(AIM OF THE TASK)
Without the pictures, write out all the lines below exactly as they appear.

(DATA)
== Segment start ==
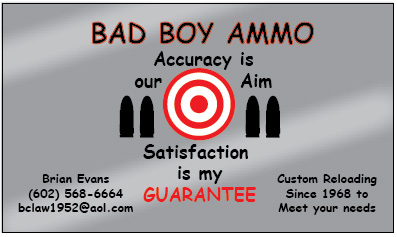 Badboy Ammo Business Cards Innovative Signs Of Tucson Innovative
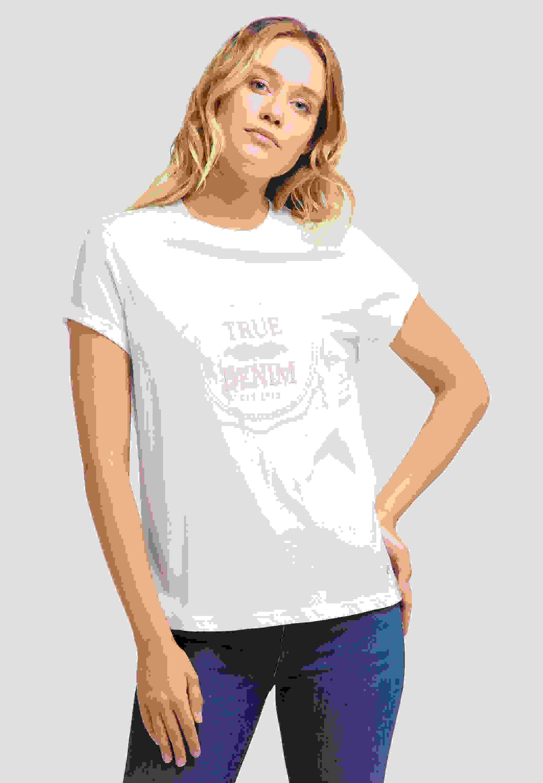 T-Shirt Alina C Print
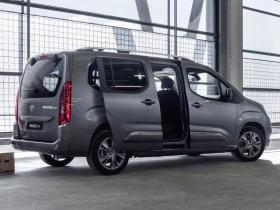 Ver foto 6 de Toyota ProAce City Verso Long 2020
== Segment end ==
(RESPONSE AREA)
 Badboy Ammo Business Cards Innovative Signs Of Tucson Innovative
 T-Shirt Alina C Print
 Ver foto 6 de Toyota ProAce City Verso Long 2020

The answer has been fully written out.